West Nile Virus (WNV), which is one of the flavivirus family, causes West Nile fever and lethal encephalitis and is distributed throughout the world. We established a monoclonal antibody (WN_83) from Japanese Encephalitis Virus (JEV) - vaccinated volunteers. WN_83 neutralizes not only JEV but also WNV. To elucidate the mechanism how WN_83 recognizes both viruses, we determined a crystal structure of the antigen-antibody complex.

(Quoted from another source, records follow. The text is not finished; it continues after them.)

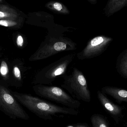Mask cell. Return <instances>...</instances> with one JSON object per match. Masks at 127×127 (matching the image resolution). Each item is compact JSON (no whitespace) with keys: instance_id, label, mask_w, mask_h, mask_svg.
<instances>
[{"instance_id":"1","label":"cell","mask_w":127,"mask_h":127,"mask_svg":"<svg viewBox=\"0 0 127 127\" xmlns=\"http://www.w3.org/2000/svg\"><path fill=\"white\" fill-rule=\"evenodd\" d=\"M21 99L23 104L32 112L44 120H52L60 115L76 116L79 113L74 109L59 106L30 95H23Z\"/></svg>"},{"instance_id":"2","label":"cell","mask_w":127,"mask_h":127,"mask_svg":"<svg viewBox=\"0 0 127 127\" xmlns=\"http://www.w3.org/2000/svg\"><path fill=\"white\" fill-rule=\"evenodd\" d=\"M35 93L39 97L57 102L68 108L78 109L80 101L71 97L61 88L56 86H38L35 88Z\"/></svg>"},{"instance_id":"3","label":"cell","mask_w":127,"mask_h":127,"mask_svg":"<svg viewBox=\"0 0 127 127\" xmlns=\"http://www.w3.org/2000/svg\"><path fill=\"white\" fill-rule=\"evenodd\" d=\"M97 95L98 98L104 109L114 119L116 124H118L124 117L123 112L125 107L112 102L101 91H98Z\"/></svg>"},{"instance_id":"4","label":"cell","mask_w":127,"mask_h":127,"mask_svg":"<svg viewBox=\"0 0 127 127\" xmlns=\"http://www.w3.org/2000/svg\"><path fill=\"white\" fill-rule=\"evenodd\" d=\"M101 92L114 98L118 103H127V89L114 86H107L101 89Z\"/></svg>"},{"instance_id":"5","label":"cell","mask_w":127,"mask_h":127,"mask_svg":"<svg viewBox=\"0 0 127 127\" xmlns=\"http://www.w3.org/2000/svg\"><path fill=\"white\" fill-rule=\"evenodd\" d=\"M127 6V0H110L106 6V12L108 16L113 15Z\"/></svg>"},{"instance_id":"6","label":"cell","mask_w":127,"mask_h":127,"mask_svg":"<svg viewBox=\"0 0 127 127\" xmlns=\"http://www.w3.org/2000/svg\"><path fill=\"white\" fill-rule=\"evenodd\" d=\"M116 68L122 77L127 79V48L119 56L116 62Z\"/></svg>"},{"instance_id":"7","label":"cell","mask_w":127,"mask_h":127,"mask_svg":"<svg viewBox=\"0 0 127 127\" xmlns=\"http://www.w3.org/2000/svg\"><path fill=\"white\" fill-rule=\"evenodd\" d=\"M18 14L16 10L9 6L0 4V20L10 19L18 20Z\"/></svg>"},{"instance_id":"8","label":"cell","mask_w":127,"mask_h":127,"mask_svg":"<svg viewBox=\"0 0 127 127\" xmlns=\"http://www.w3.org/2000/svg\"><path fill=\"white\" fill-rule=\"evenodd\" d=\"M93 127H112L107 119L99 114H94L90 118Z\"/></svg>"},{"instance_id":"9","label":"cell","mask_w":127,"mask_h":127,"mask_svg":"<svg viewBox=\"0 0 127 127\" xmlns=\"http://www.w3.org/2000/svg\"><path fill=\"white\" fill-rule=\"evenodd\" d=\"M18 20L10 19H0V26L10 28H16L18 25Z\"/></svg>"},{"instance_id":"10","label":"cell","mask_w":127,"mask_h":127,"mask_svg":"<svg viewBox=\"0 0 127 127\" xmlns=\"http://www.w3.org/2000/svg\"><path fill=\"white\" fill-rule=\"evenodd\" d=\"M9 66L6 61L2 60L0 66V74L2 76H6L9 73Z\"/></svg>"},{"instance_id":"11","label":"cell","mask_w":127,"mask_h":127,"mask_svg":"<svg viewBox=\"0 0 127 127\" xmlns=\"http://www.w3.org/2000/svg\"><path fill=\"white\" fill-rule=\"evenodd\" d=\"M54 48L56 50H64L66 48V45L63 42H59L55 43L54 45Z\"/></svg>"},{"instance_id":"12","label":"cell","mask_w":127,"mask_h":127,"mask_svg":"<svg viewBox=\"0 0 127 127\" xmlns=\"http://www.w3.org/2000/svg\"><path fill=\"white\" fill-rule=\"evenodd\" d=\"M3 97L5 101L7 103L9 104H12L14 103V100L13 98L9 94L5 93L3 95Z\"/></svg>"},{"instance_id":"13","label":"cell","mask_w":127,"mask_h":127,"mask_svg":"<svg viewBox=\"0 0 127 127\" xmlns=\"http://www.w3.org/2000/svg\"><path fill=\"white\" fill-rule=\"evenodd\" d=\"M13 70V74L15 77L17 78H20L21 77V74L19 68L16 65L14 66Z\"/></svg>"},{"instance_id":"14","label":"cell","mask_w":127,"mask_h":127,"mask_svg":"<svg viewBox=\"0 0 127 127\" xmlns=\"http://www.w3.org/2000/svg\"><path fill=\"white\" fill-rule=\"evenodd\" d=\"M16 42L18 47H22L23 45V43H24V40H23V37L19 35L17 36L16 40Z\"/></svg>"},{"instance_id":"15","label":"cell","mask_w":127,"mask_h":127,"mask_svg":"<svg viewBox=\"0 0 127 127\" xmlns=\"http://www.w3.org/2000/svg\"><path fill=\"white\" fill-rule=\"evenodd\" d=\"M54 6L55 9L57 10H61L62 9V6L61 4L59 3H56L54 4Z\"/></svg>"},{"instance_id":"16","label":"cell","mask_w":127,"mask_h":127,"mask_svg":"<svg viewBox=\"0 0 127 127\" xmlns=\"http://www.w3.org/2000/svg\"><path fill=\"white\" fill-rule=\"evenodd\" d=\"M64 71V69H63L62 68H60L56 70V71L54 72V75L57 76V75H60L63 73Z\"/></svg>"},{"instance_id":"17","label":"cell","mask_w":127,"mask_h":127,"mask_svg":"<svg viewBox=\"0 0 127 127\" xmlns=\"http://www.w3.org/2000/svg\"><path fill=\"white\" fill-rule=\"evenodd\" d=\"M75 127H88L83 124H78L76 125Z\"/></svg>"},{"instance_id":"18","label":"cell","mask_w":127,"mask_h":127,"mask_svg":"<svg viewBox=\"0 0 127 127\" xmlns=\"http://www.w3.org/2000/svg\"><path fill=\"white\" fill-rule=\"evenodd\" d=\"M3 2V1H2V0H0V2Z\"/></svg>"},{"instance_id":"19","label":"cell","mask_w":127,"mask_h":127,"mask_svg":"<svg viewBox=\"0 0 127 127\" xmlns=\"http://www.w3.org/2000/svg\"><path fill=\"white\" fill-rule=\"evenodd\" d=\"M0 50H1V48H0Z\"/></svg>"},{"instance_id":"20","label":"cell","mask_w":127,"mask_h":127,"mask_svg":"<svg viewBox=\"0 0 127 127\" xmlns=\"http://www.w3.org/2000/svg\"></svg>"}]
</instances>
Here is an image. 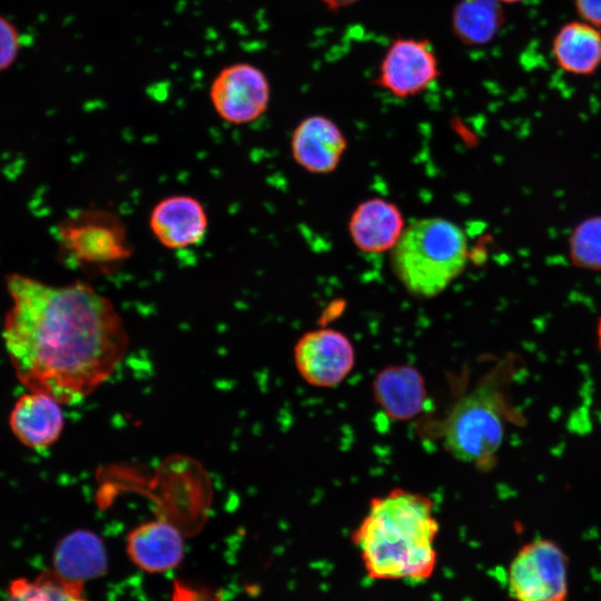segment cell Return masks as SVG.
I'll list each match as a JSON object with an SVG mask.
<instances>
[{
  "label": "cell",
  "instance_id": "obj_1",
  "mask_svg": "<svg viewBox=\"0 0 601 601\" xmlns=\"http://www.w3.org/2000/svg\"><path fill=\"white\" fill-rule=\"evenodd\" d=\"M6 288L2 339L27 391L73 404L114 374L129 336L108 297L85 282L50 285L19 273L6 276Z\"/></svg>",
  "mask_w": 601,
  "mask_h": 601
},
{
  "label": "cell",
  "instance_id": "obj_2",
  "mask_svg": "<svg viewBox=\"0 0 601 601\" xmlns=\"http://www.w3.org/2000/svg\"><path fill=\"white\" fill-rule=\"evenodd\" d=\"M439 531L430 496L394 487L370 500L351 540L370 579L423 582L437 564Z\"/></svg>",
  "mask_w": 601,
  "mask_h": 601
},
{
  "label": "cell",
  "instance_id": "obj_3",
  "mask_svg": "<svg viewBox=\"0 0 601 601\" xmlns=\"http://www.w3.org/2000/svg\"><path fill=\"white\" fill-rule=\"evenodd\" d=\"M396 278L412 295L432 298L461 275L467 262V238L460 226L441 217L406 225L391 250Z\"/></svg>",
  "mask_w": 601,
  "mask_h": 601
},
{
  "label": "cell",
  "instance_id": "obj_4",
  "mask_svg": "<svg viewBox=\"0 0 601 601\" xmlns=\"http://www.w3.org/2000/svg\"><path fill=\"white\" fill-rule=\"evenodd\" d=\"M499 368L460 397L439 423L442 444L456 460L486 470L500 450L506 415Z\"/></svg>",
  "mask_w": 601,
  "mask_h": 601
},
{
  "label": "cell",
  "instance_id": "obj_5",
  "mask_svg": "<svg viewBox=\"0 0 601 601\" xmlns=\"http://www.w3.org/2000/svg\"><path fill=\"white\" fill-rule=\"evenodd\" d=\"M508 588L515 601H566V555L548 539L524 544L508 569Z\"/></svg>",
  "mask_w": 601,
  "mask_h": 601
},
{
  "label": "cell",
  "instance_id": "obj_6",
  "mask_svg": "<svg viewBox=\"0 0 601 601\" xmlns=\"http://www.w3.org/2000/svg\"><path fill=\"white\" fill-rule=\"evenodd\" d=\"M442 75L437 53L426 38L396 37L387 46L374 83L400 99L426 91Z\"/></svg>",
  "mask_w": 601,
  "mask_h": 601
},
{
  "label": "cell",
  "instance_id": "obj_7",
  "mask_svg": "<svg viewBox=\"0 0 601 601\" xmlns=\"http://www.w3.org/2000/svg\"><path fill=\"white\" fill-rule=\"evenodd\" d=\"M272 87L266 73L249 62L230 63L215 76L209 100L216 115L229 125H247L267 111Z\"/></svg>",
  "mask_w": 601,
  "mask_h": 601
},
{
  "label": "cell",
  "instance_id": "obj_8",
  "mask_svg": "<svg viewBox=\"0 0 601 601\" xmlns=\"http://www.w3.org/2000/svg\"><path fill=\"white\" fill-rule=\"evenodd\" d=\"M355 357L351 339L328 327L304 333L294 346V364L299 376L319 388L343 383L355 366Z\"/></svg>",
  "mask_w": 601,
  "mask_h": 601
},
{
  "label": "cell",
  "instance_id": "obj_9",
  "mask_svg": "<svg viewBox=\"0 0 601 601\" xmlns=\"http://www.w3.org/2000/svg\"><path fill=\"white\" fill-rule=\"evenodd\" d=\"M208 215L194 196L176 194L161 198L151 208L149 229L155 239L168 249H186L198 245L208 230Z\"/></svg>",
  "mask_w": 601,
  "mask_h": 601
},
{
  "label": "cell",
  "instance_id": "obj_10",
  "mask_svg": "<svg viewBox=\"0 0 601 601\" xmlns=\"http://www.w3.org/2000/svg\"><path fill=\"white\" fill-rule=\"evenodd\" d=\"M289 147L293 159L300 168L324 175L337 168L347 140L334 120L324 115H311L294 128Z\"/></svg>",
  "mask_w": 601,
  "mask_h": 601
},
{
  "label": "cell",
  "instance_id": "obj_11",
  "mask_svg": "<svg viewBox=\"0 0 601 601\" xmlns=\"http://www.w3.org/2000/svg\"><path fill=\"white\" fill-rule=\"evenodd\" d=\"M61 405L47 394L27 391L16 400L9 414L8 424L13 436L30 450L50 447L59 440L65 426Z\"/></svg>",
  "mask_w": 601,
  "mask_h": 601
},
{
  "label": "cell",
  "instance_id": "obj_12",
  "mask_svg": "<svg viewBox=\"0 0 601 601\" xmlns=\"http://www.w3.org/2000/svg\"><path fill=\"white\" fill-rule=\"evenodd\" d=\"M372 393L381 410L394 421L418 416L427 400L423 374L413 365H388L374 377Z\"/></svg>",
  "mask_w": 601,
  "mask_h": 601
},
{
  "label": "cell",
  "instance_id": "obj_13",
  "mask_svg": "<svg viewBox=\"0 0 601 601\" xmlns=\"http://www.w3.org/2000/svg\"><path fill=\"white\" fill-rule=\"evenodd\" d=\"M126 549L131 562L140 570L161 573L181 562L185 543L176 525L165 520H152L129 532Z\"/></svg>",
  "mask_w": 601,
  "mask_h": 601
},
{
  "label": "cell",
  "instance_id": "obj_14",
  "mask_svg": "<svg viewBox=\"0 0 601 601\" xmlns=\"http://www.w3.org/2000/svg\"><path fill=\"white\" fill-rule=\"evenodd\" d=\"M406 227L400 208L383 198H370L353 210L348 231L362 252L381 254L392 250Z\"/></svg>",
  "mask_w": 601,
  "mask_h": 601
},
{
  "label": "cell",
  "instance_id": "obj_15",
  "mask_svg": "<svg viewBox=\"0 0 601 601\" xmlns=\"http://www.w3.org/2000/svg\"><path fill=\"white\" fill-rule=\"evenodd\" d=\"M52 565V571L60 578L83 585L107 569L105 544L96 533L76 530L56 545Z\"/></svg>",
  "mask_w": 601,
  "mask_h": 601
},
{
  "label": "cell",
  "instance_id": "obj_16",
  "mask_svg": "<svg viewBox=\"0 0 601 601\" xmlns=\"http://www.w3.org/2000/svg\"><path fill=\"white\" fill-rule=\"evenodd\" d=\"M556 66L574 76H591L601 67V30L582 21L562 24L552 38Z\"/></svg>",
  "mask_w": 601,
  "mask_h": 601
},
{
  "label": "cell",
  "instance_id": "obj_17",
  "mask_svg": "<svg viewBox=\"0 0 601 601\" xmlns=\"http://www.w3.org/2000/svg\"><path fill=\"white\" fill-rule=\"evenodd\" d=\"M503 4L497 0H457L451 11L454 37L463 45L475 47L491 42L504 24Z\"/></svg>",
  "mask_w": 601,
  "mask_h": 601
},
{
  "label": "cell",
  "instance_id": "obj_18",
  "mask_svg": "<svg viewBox=\"0 0 601 601\" xmlns=\"http://www.w3.org/2000/svg\"><path fill=\"white\" fill-rule=\"evenodd\" d=\"M0 601H88L83 585L69 582L52 570L43 572L33 580L19 578L8 587Z\"/></svg>",
  "mask_w": 601,
  "mask_h": 601
},
{
  "label": "cell",
  "instance_id": "obj_19",
  "mask_svg": "<svg viewBox=\"0 0 601 601\" xmlns=\"http://www.w3.org/2000/svg\"><path fill=\"white\" fill-rule=\"evenodd\" d=\"M568 248L575 267L601 270V215L580 221L570 234Z\"/></svg>",
  "mask_w": 601,
  "mask_h": 601
},
{
  "label": "cell",
  "instance_id": "obj_20",
  "mask_svg": "<svg viewBox=\"0 0 601 601\" xmlns=\"http://www.w3.org/2000/svg\"><path fill=\"white\" fill-rule=\"evenodd\" d=\"M20 48V35L16 26L0 14V71L16 60Z\"/></svg>",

The Fab fragment of WN_83 and the domain III of the WNV envelope protein (WNVE DIII) complex was isolated by SEC. We obtained the 2.5 Å resolution structure from cluster crystals by using the automated crystallization robot, PXS2 in KEK and the automated data collection system, ZOO in SPring-8.
Both CDR3s interacted with Arg388 of WNVE DIII. Site-directed mutagenesis and ELISA showed that Arg388 is critical for the binding. Sequence alignment showed that Arg388 is conserved in the envelope protein of JEV (JEVE). In addition, several residues of the CDR-L1 and L3 interacted with WNVE DIII. The residues were not identical but similar in JEVE. These results suggest that the cross-reaction is probably caused by (1) the recognition of Arg388 conserved in JEVE and WNVE, and (2) the tolerance of the CDRs in the L chain.